WORK ORDER A |
Translate this sentence from the summary of the infant ventilation review into Spanish: "Data were extracted on the use of NIPPV vs NCPAP."
WORK ORDER B |
Carry on the summary of the infant ventilation review, starting right after its final sentence.

EXCERPT TO READ |
Nasal Intermittent Positive-Pressure Ventilation vs Nasal Continuous Positive Airway Pressure for Preterm Infants With Respiratory Distress Syndrome: A Systematic Review and Meta-analysis
JAMA Pediatrics, 04/05/2012
Meneses J et al. – Among preterm infants with respiratory distress syndrome, NIPPV decreases the need for invasive ventilation within the first 72hours of life compared with nasal continuous positive airway pressure (NCPAP). Trials are needed to assess whether nasal intermittent positive–pressure ventilation (NIPPV) minimizes the occurrence of bronchopulmonary dysplasia and other comorbidities.
MEDLINE, EMBASE, CINAHL, Cochrane Central Register of Controlled Trials, and clinicaltrials.gov were searched, as well as abstracts from meetings of the Pediatric Academic Societies.
Randomized controlled trials involving infants with respiratory distress syndrome who received NIPPV vs NCPAP.
Data were extracted on the use of NIPPV vs NCPAP.

DATASET SECTION |
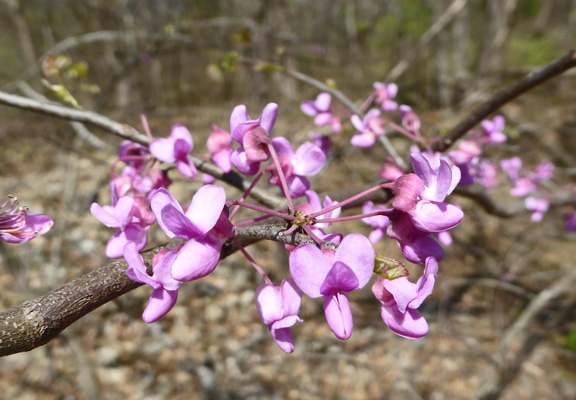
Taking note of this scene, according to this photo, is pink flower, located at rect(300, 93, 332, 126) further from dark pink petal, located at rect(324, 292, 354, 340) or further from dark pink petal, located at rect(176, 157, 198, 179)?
dark pink petal, located at rect(324, 292, 354, 340)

OUTPUT A |
Se extrajeron datos sobre el uso de la NIPPV frente a la NCPAP.

OUTPUT B |
Also extracted were data on the need for invasive ventilation within the first 72hours of life and the incidences of bronchopulmonary dysplasia, pneumothorax, necrotizing enterocolitis, and intraventricular hemorrhage, as well as the time to full feeds and the duration of hospital stay.
Three trials were included (n=360).
A significant decrease in the need for invasive ventilation was found in the NIPPV group (risk ratio, 0.60; 95% CI, 0.43-0.83).
No difference between groups was found in the incidence of bronchopulmonary dysplasia (risk ratio, 0.56; 95% CI, 0.09-3.49).
No differences in the other outcomes were observed between the 2 groups.